**REQUIRED WORK**. Look through the data that follows and work out how many lines contain the string "researchers". Nothing but that number should be given.

◇ ◇ ◇ ◇

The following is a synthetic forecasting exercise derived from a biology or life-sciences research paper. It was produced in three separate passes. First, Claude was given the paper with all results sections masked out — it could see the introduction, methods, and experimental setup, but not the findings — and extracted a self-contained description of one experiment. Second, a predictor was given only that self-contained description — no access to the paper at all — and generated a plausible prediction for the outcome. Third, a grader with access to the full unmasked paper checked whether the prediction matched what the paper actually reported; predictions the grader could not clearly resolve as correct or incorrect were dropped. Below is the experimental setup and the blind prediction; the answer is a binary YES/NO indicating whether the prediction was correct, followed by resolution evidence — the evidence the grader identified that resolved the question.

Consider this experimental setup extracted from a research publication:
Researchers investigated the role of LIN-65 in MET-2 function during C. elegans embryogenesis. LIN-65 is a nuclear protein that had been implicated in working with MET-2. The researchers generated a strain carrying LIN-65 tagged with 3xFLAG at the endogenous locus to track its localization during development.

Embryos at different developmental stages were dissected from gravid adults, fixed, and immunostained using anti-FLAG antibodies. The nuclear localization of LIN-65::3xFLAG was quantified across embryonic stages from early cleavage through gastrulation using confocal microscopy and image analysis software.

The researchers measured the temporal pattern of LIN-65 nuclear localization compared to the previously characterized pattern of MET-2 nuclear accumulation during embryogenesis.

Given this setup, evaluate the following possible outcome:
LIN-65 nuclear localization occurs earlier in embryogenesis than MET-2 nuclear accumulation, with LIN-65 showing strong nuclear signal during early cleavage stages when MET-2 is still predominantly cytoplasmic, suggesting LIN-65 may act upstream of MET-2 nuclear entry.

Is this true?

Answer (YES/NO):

◇ ◇ ◇ ◇

**REPLY**. 2